===== TEXT PROVIDED =====
2016-05-19 Thread Michał Dulko
On 05/18/2016 10:39 PM, Zane Bitter wrote:
> On 17/05/16 20:27, Crag Wolfe wrote:
>> Now getting very Heat-specific. W.r.t. to
>> https://review.openstack.org/#/c/303692/ , the goal is to de-duplicate
>> raw_template.files (this is a dict of template filename to contents),
>> both in the DB and in RAM. The approach this patch is taking is that,
>> when one template is created by reference to another, we just re-use the
>> original template's files (ultimately in a new table,
>> raw_template_files). In the case of nested stacks, this saves on quite a
>> bit of duplication.
>>
>> If we follow the 3-step pattern discussed earlier in this thread, we
>> would be looking at P release as to when we start seeing DB storage
>> improvements. As far as RAM is concerned, we would see improvement in
>> the O release since that is when we would start reading from the new
>> column location (and could cache the template files object by its ID).
>> It also means that for the N release, we wouldn't see any RAM or DB
>> improvements, we'll just start writing template files to the new
>> location (in addition to the old location). Is this acceptable, or do
>> impose some sort of downtime restrictions on the next Heat upgrade?
>>
>> A compromise could be to introduce a little bit of downtime:
>>
>> For the N release:
>
> There's also a step 0, which is to run the DB migrations for Newton.
>
>>   1. Add the new column (no need to shut down heat-engine).
>>   2. Shut down all heat-engine's.
>>   3. Upgrade code base to N throughout cluster.
>>   4. Start all heat engine's. Read from new and old template files
>> locations, but only write to the new one.
>>
>> For the O release, we could perform a rolling upgrade with no downtime
>> where we are only reading and writing to the new location, and then drop
>> the old column as a post-upgrade migration (i.e, the typical N+2 pattern
>> [1] that Michal referenced earlier and I'm re-referencing :-).
=====
▶ QUESTIONS TO ANSWER
1. Quote the Heat upgrade email from "2016-05-19 Thread Michał" up to and including "bit of duplication.".
2. Under the 3-step pattern in the Heat upgrade email, in which release would RAM improvements first be seen?
You won't need the records for anything here.
===== DATASET =====
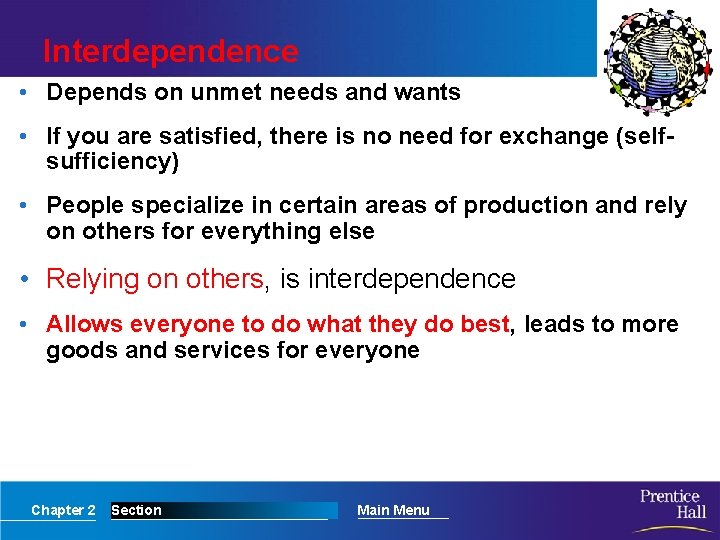 Interdependence

• Depends on unmet needs and wants

• If you are satisfied, there is no need for exchange (self-sufficiency)

• People specialize in certain areas of production and rely on others for everything else

• Relying on others, is interdependence

• Allows everyone to do what they do best, leads to more goods and services for everyone

Chapter 2 Section Main Menu

Prentice Hall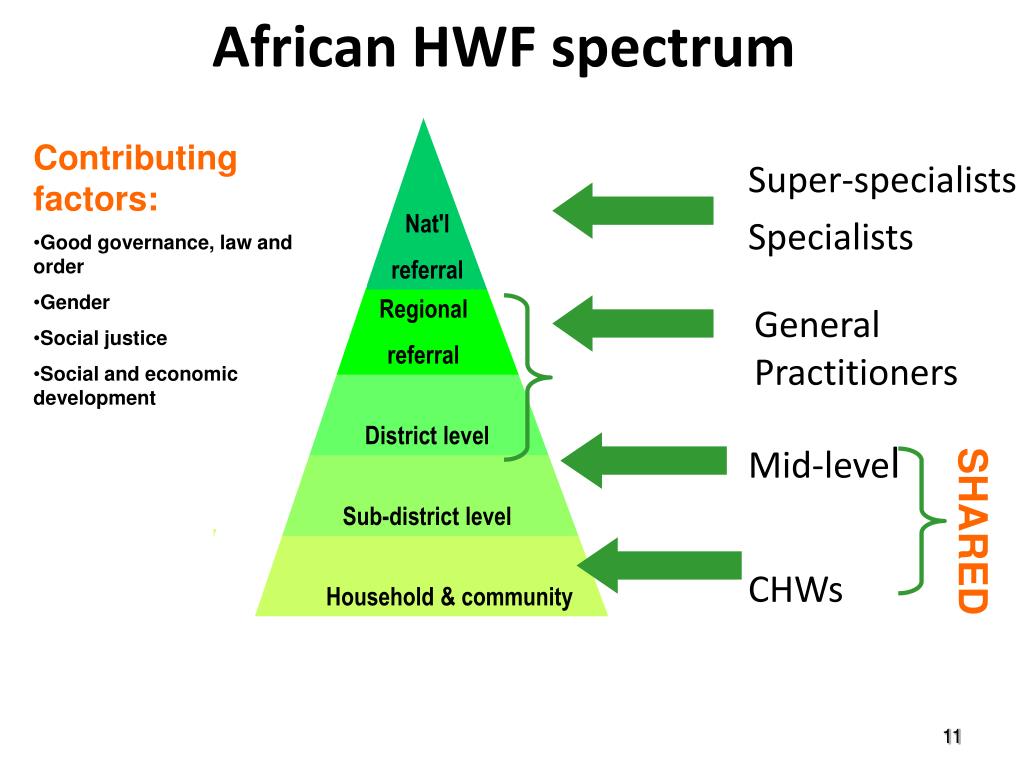 African HWF spectrum

Contributing factors:

•Good governance, law and order

•Gender

•Social justice

•Social and economic development

Nat'l referral

Regional referral

District level

Sub-district level

Household & community

Super-specialists

Specialists

General Practitioners

Mid-level

CHWs

SHARED

11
=====
▶ TASK-BY-TASK RESULTS
1.
2016-05-19 Thread Michał Dulko
On 05/18/2016 10:39 PM, Zane Bitter wrote:
> On 17/05/16 20:27, Crag Wolfe wrote:
>> Now getting very Heat-specific. W.r.t. to
>> https://review.openstack.org/#/c/303692/ , the goal is to de-duplicate
>> raw_template.files (this is a dict of template filename to contents),
>> both in the DB and in RAM. The approach this patch is taking is that,
>> when one template is created by reference to another, we just re-use the
>> original template's files (ultimately in a new table,
>> raw_template_files). In the case of nested stacks, this saves on quite a
>> bit of duplication.

2. The O release.